• Activity: Take the lines from the one with "istock stone walkway" to the end of the listing, both ends included, and quote them exactly, leaving pictures out.

• Provided records:
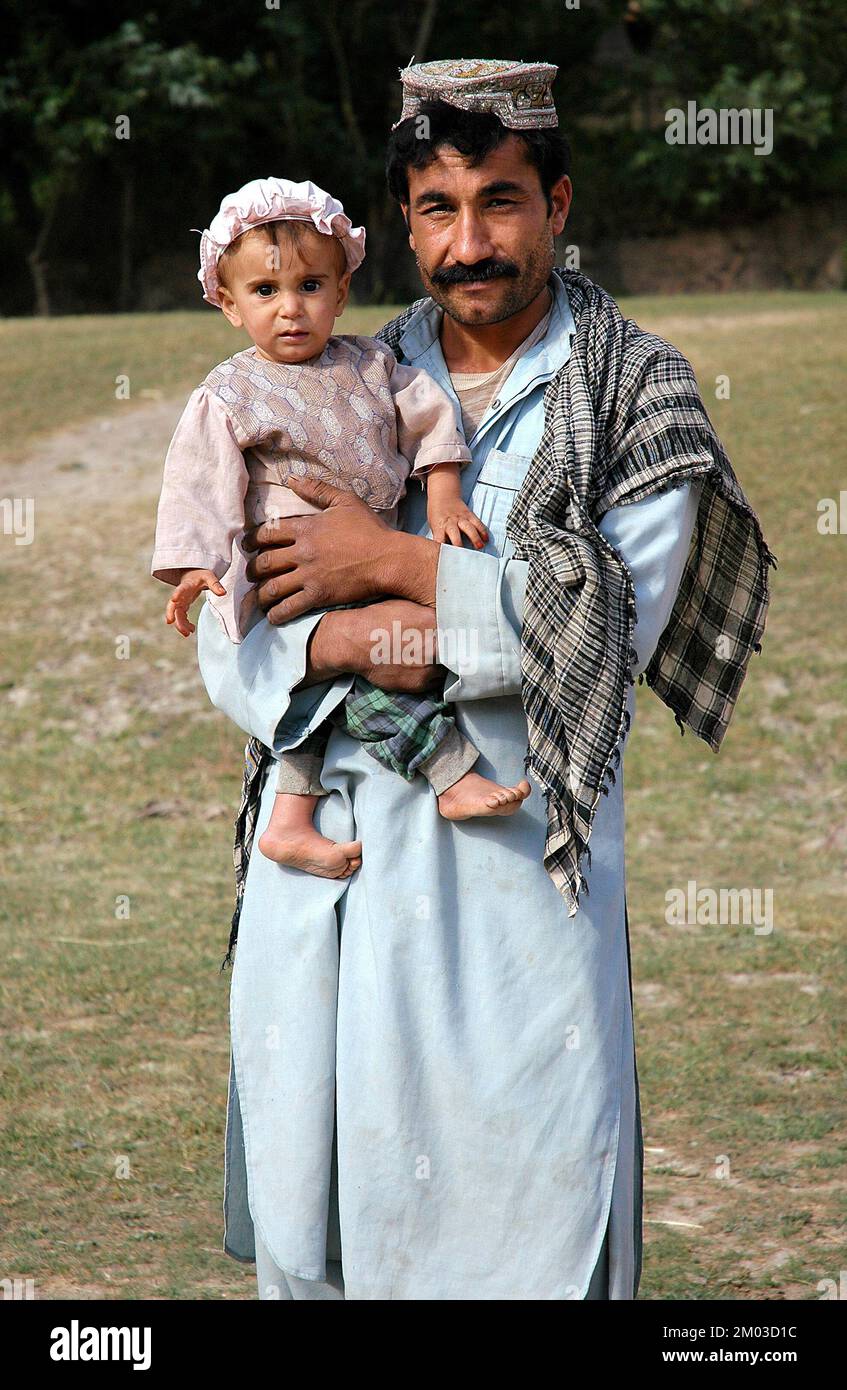 Un piccolo villaggio tra Chaghcharan e il Minareto di Jam, Provincia di Ghor / Afghanistan: Un afghano con un grande baffi in possesso di un bambino. Foto Stock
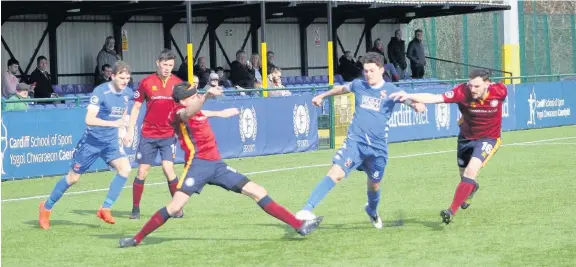  ??  ?? Alex Darlington (blue) on the attack for Bangor against Cardiff Met. Pic: Kevin Owen (Bangor City FC Media)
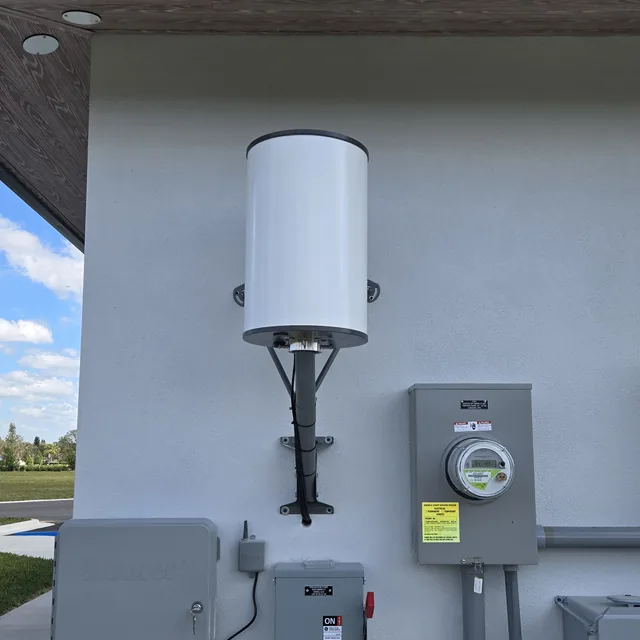 Outdoor wireless antenna wall-mounted beside electrical meters and disconnects, Orlando, FL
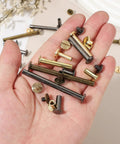 Top Tier Brass Chicago Screw Rivets M4x25mm Phillips Head Studs For DIY Leather Belts Bags Wallets 10 Pack Set in hand.
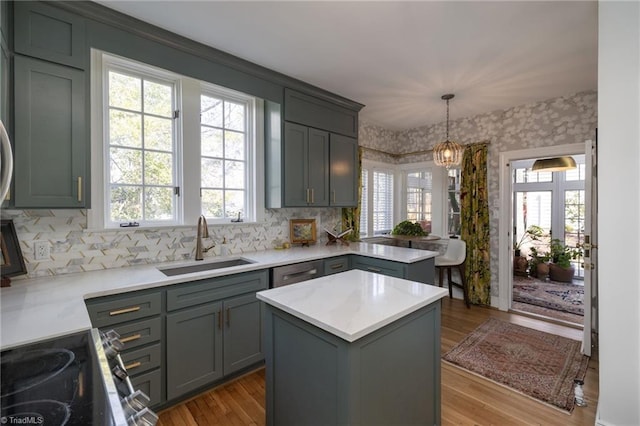 kitchen featuring a sink, a peninsula, plenty of natural light, and gray cabinetry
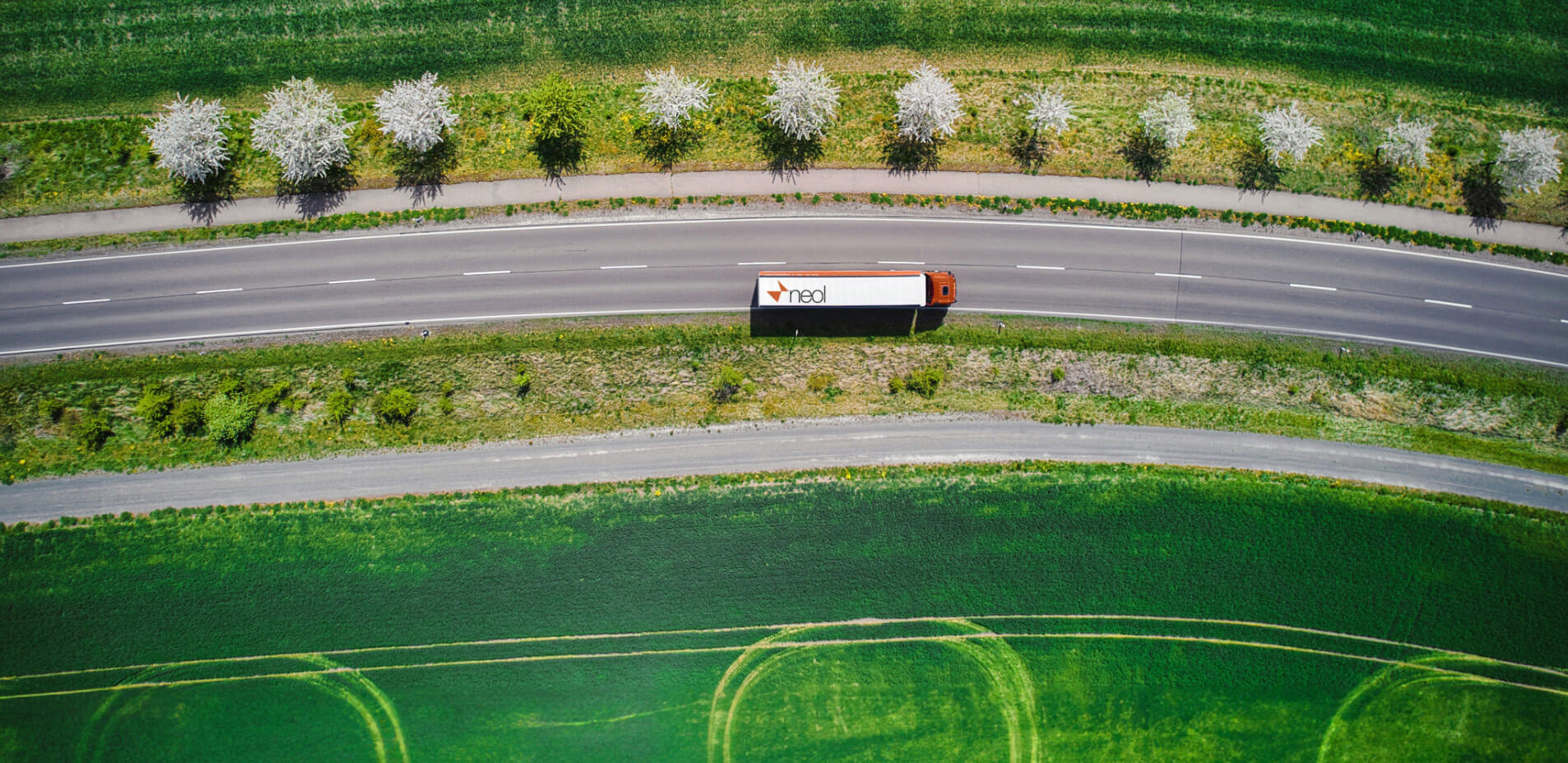 Road through fields with a NEOL branded truck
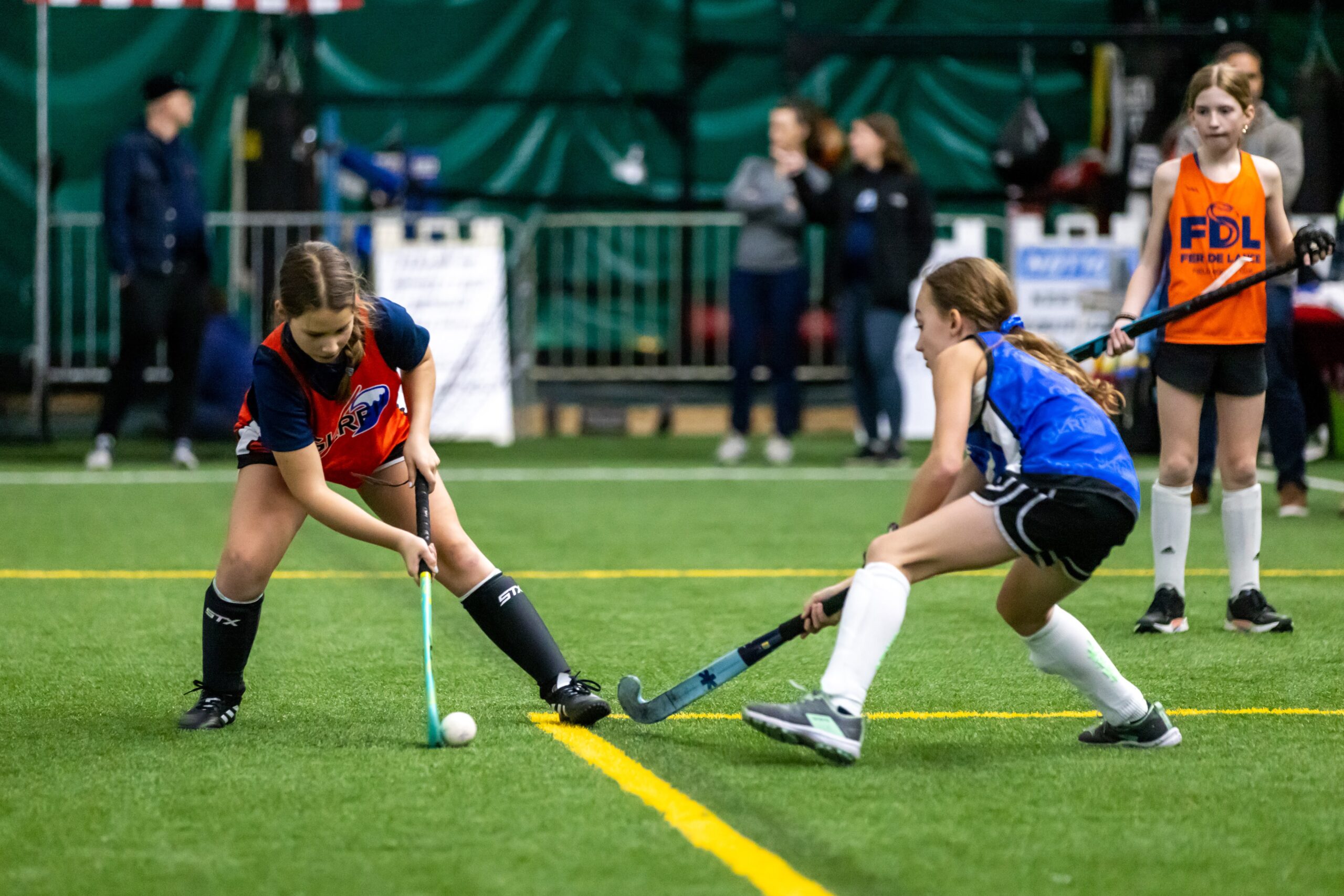 two youth field hockey players in action during a glrfh program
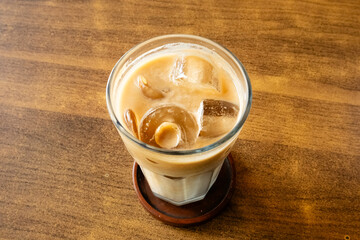 A refreshing iced latte served in a clear glass, placed on a wooden table, highlighting the contrast between the creamy coffee layers and the rustic wood texture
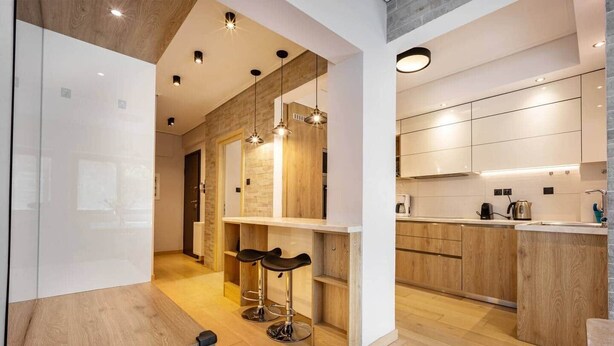Een moderne keuken met houten kastjes, een inbouwfornuis en een bar met krukken.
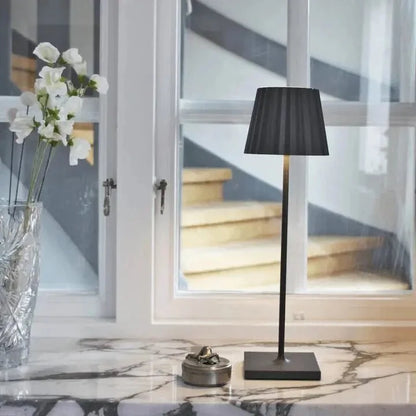 Cordless waterproof LED table lamp on a patio table for outdoor entertaining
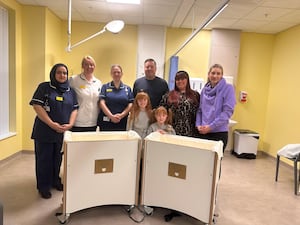 The Bereavement team from Maternity at the Midland Metropolitan University Hospital with Holly, Lee, Daisy and Chloe Gisby. 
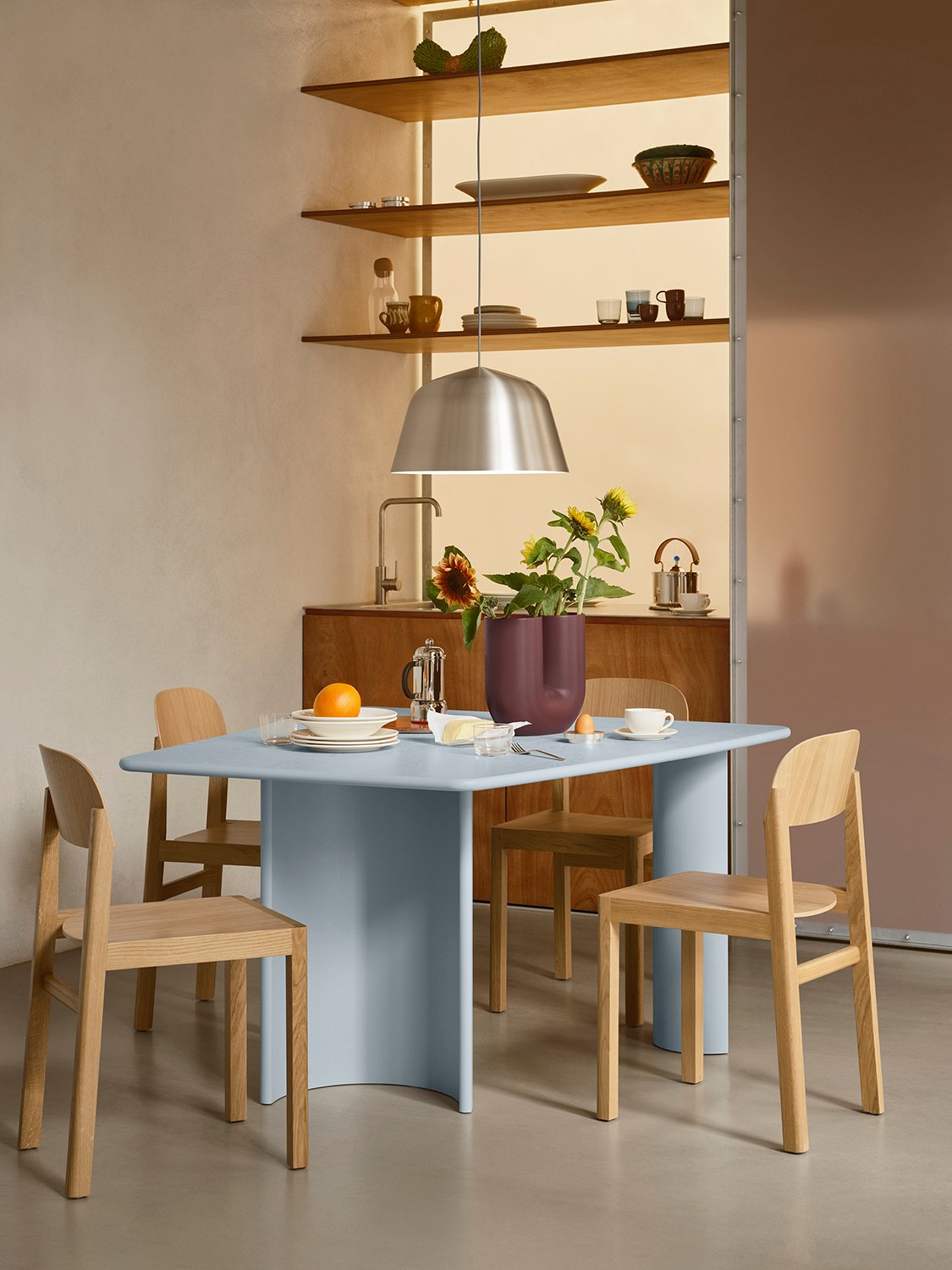 /cdn-cgi/image/width=1500,quality=85,format=auto/globalassets/content-media/images/01.-lifestyle-images/january-26/re-norm-table-130-light-blue-workshop-chair-oak-ambit-pendant-40-brushed-steel-kink-deep-red-low-res.jpg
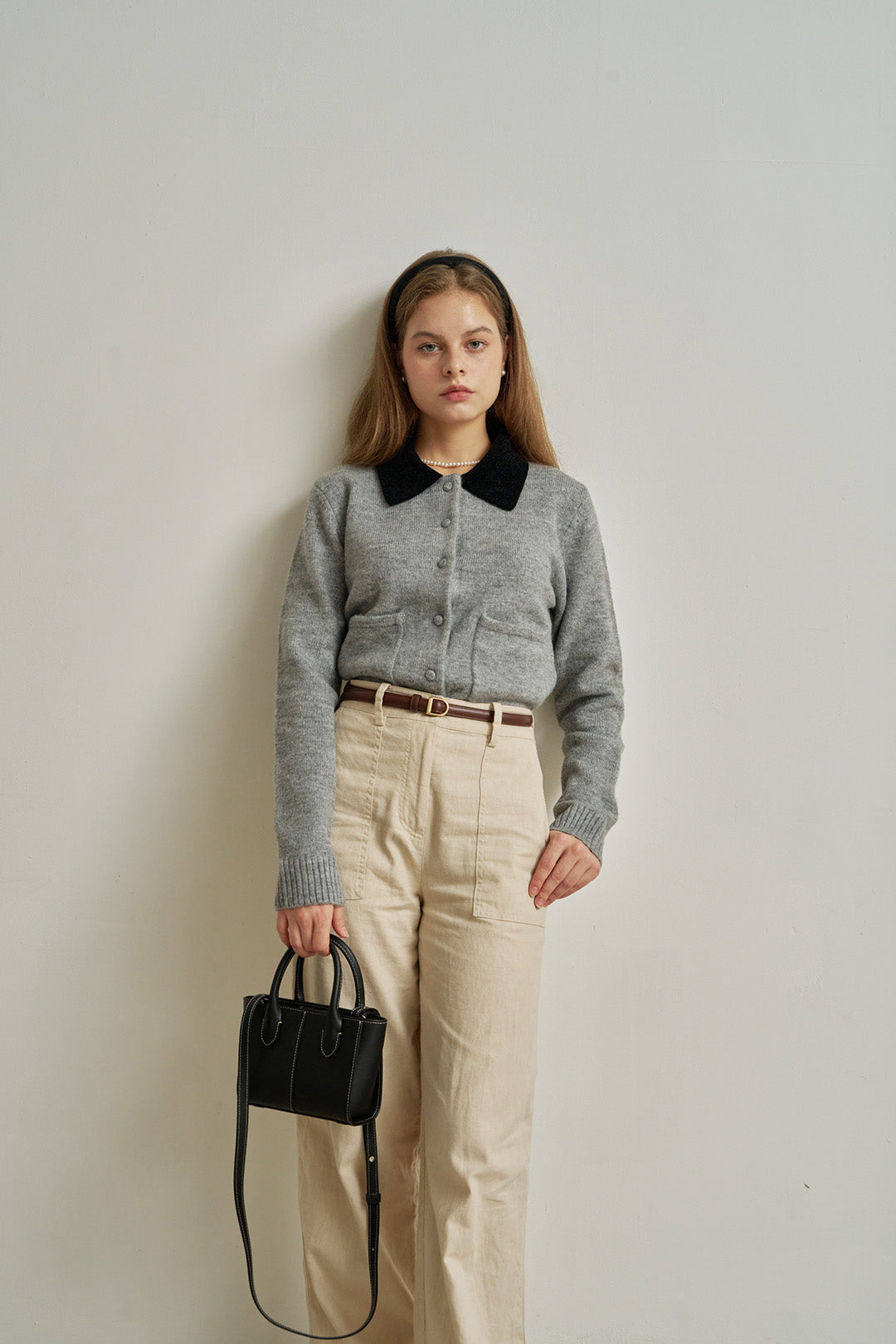 Small MIULIN Blenged leather bag showing its compact design and smooth leather texture with a top handle and subtle branding.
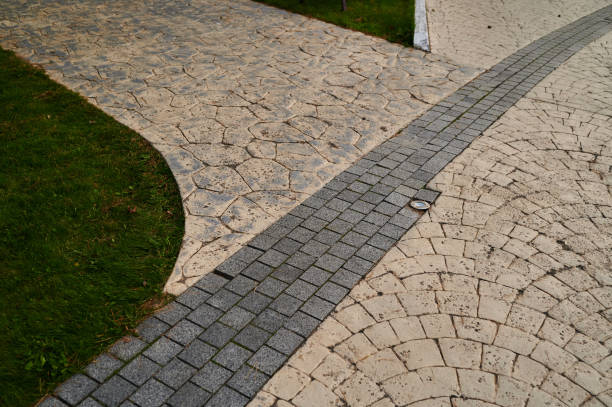 istock stone walkway in landscape design surrounded by green grass and trees 1421039820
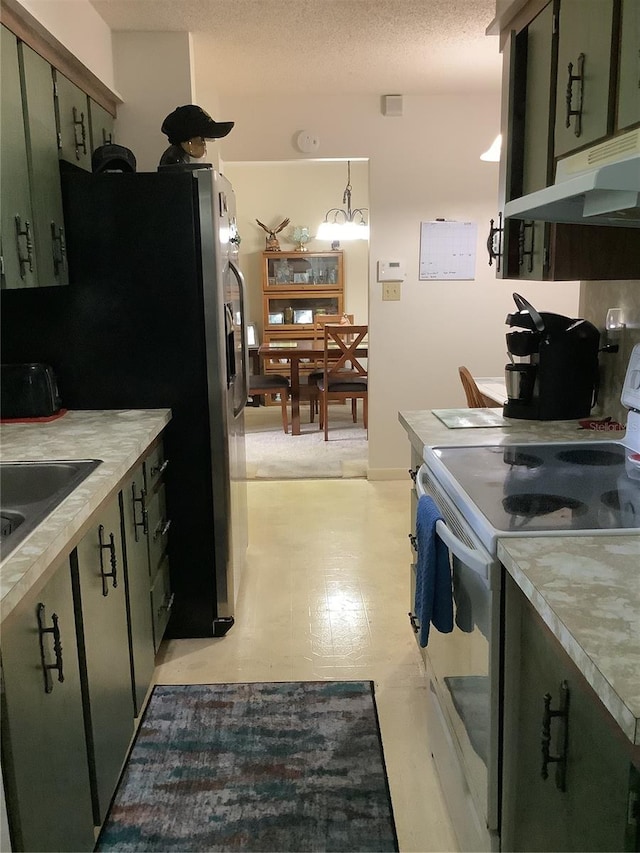 kitchen featuring sink, white range with electric cooktop, decorative light fixtures, a textured ceiling, and green cabinetry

• Solution to the exercise:
 istock stone walkway in landscape design surrounded by green grass and trees 1421039820
 kitchen featuring sink, white range with electric cooktop, decorative light fixtures, a textured ceiling, and green cabinetry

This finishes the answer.